Despite this, Converteam still sees the value in investing in highly sophisticated and often cutting-edge technology – if it is appropriate for the needs of the business: “Within the design area, we have a vast range of tools, a lot of which have been developed in-house. A lot of our design work is done on 3D modelling and we now have the capability to do 3D printing, where you get a facsimile 3D object made straight out of a drawing,” Johns enthuses.
Recognition of success
Being so forward-thinking in its outlook and being able to boast such rapid growth over the past few years, the company has – perhaps unsurprisingly – graced the stages of several awards ceremonies over the past year alone. Among those recognising its achievements was The Manufacturer itself, awarding Converteam’s Kidsgrove plant with the highly-coveted World Class Manufacturing award at The Manufacturer Live Awards ceremony in London last October. Converteam’s Glasgow plant was both a finalist and commended in the Manufacturing Excellence Awards, run by the Institute of Mechanical Engineers. Two additional awards that Converteam is particularly proud of are a gold award from the Royal Society for the Prevention of Accidents (known as ROSPA), which was awarded for a fourth consecutive year, and a recent International Award from the British Safety Council (BSC).

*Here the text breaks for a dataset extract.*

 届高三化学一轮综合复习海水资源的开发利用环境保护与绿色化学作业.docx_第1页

Such glowing achievements and industry recognition are surely indicative of impressive achievements in difficult financial times: as the world tightens its belt, Converteam is continuing to perform successfully. Johns has a positive outlook: “Of course it’s no secret that the world is in a financial crisis, and I don’t imagine that there are many businesses that are not affected by that. For our business, it is not so much that there are not the projects out there, but that the projects that we would supply into – such as new wind farms or new vessels being built – are being delayed. But we’re in the happy position that we went into the year with a very strong order book, and we’re still taking orders. Eventually the vessels will get built, as will the wind farms. We are not so much ‘suffering’; but we are aware that the market itself is suffering from lack of capital. Once that capital is freed up, then our business will go back onto a very strong growth pattern,” he confirms.

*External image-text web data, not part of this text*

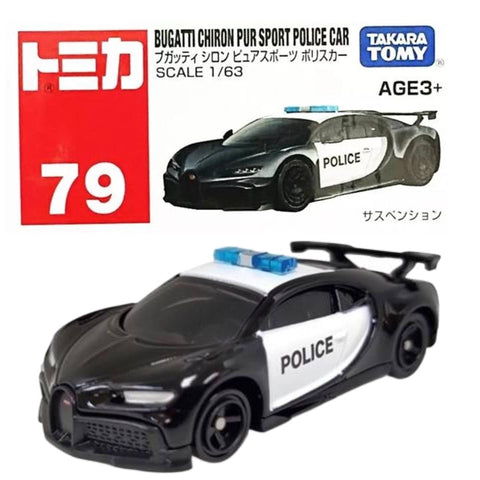 Takara Tomy Bugatti Chiron Pure Sport Police Car (79)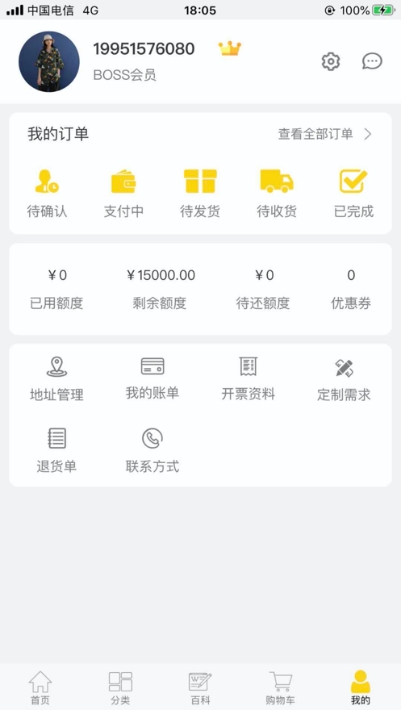 买板材网德万家集团app 截图3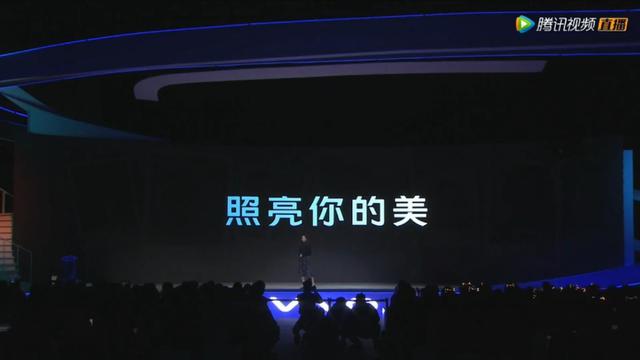 vivo发布新机！现场PPT的这个元素简直太酷了，目测要火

This growth pattern will no doubt be supported effectively by the systems and processes that Converteam has taken great care to implement and refine, including lean. “When the markets come back, people will be wanting fast delivery on their orders and lean is going to help us to do that, by reducing manufacturing lead time and increasing our flexibility,” Johns emphasises.
It is clear that Converteam has achieved its current levels of success through a firm commitment to continuous innovation, investment and improvement. Doing so has allowed it to secure contracts from major customers – its biggest in the UK, for example, is the Ministry of Defence.
Having just secured the contract to provide power propulsion systems for the Royal Navy’s new aircraft carrier, which will involve supplying the generators, switchboards, motors and much of the electrical architecture on the boats, it is clear that Converteam has no time to sit back and reflect on its success thus-far. Instead, it will keep moving forward, adapting, looking ahead and innovating.
“Due to the nature of our business, each project is a new challenge and we adapt to that. We’re continuously refining and adapting our offer to the market,” Johns concludes.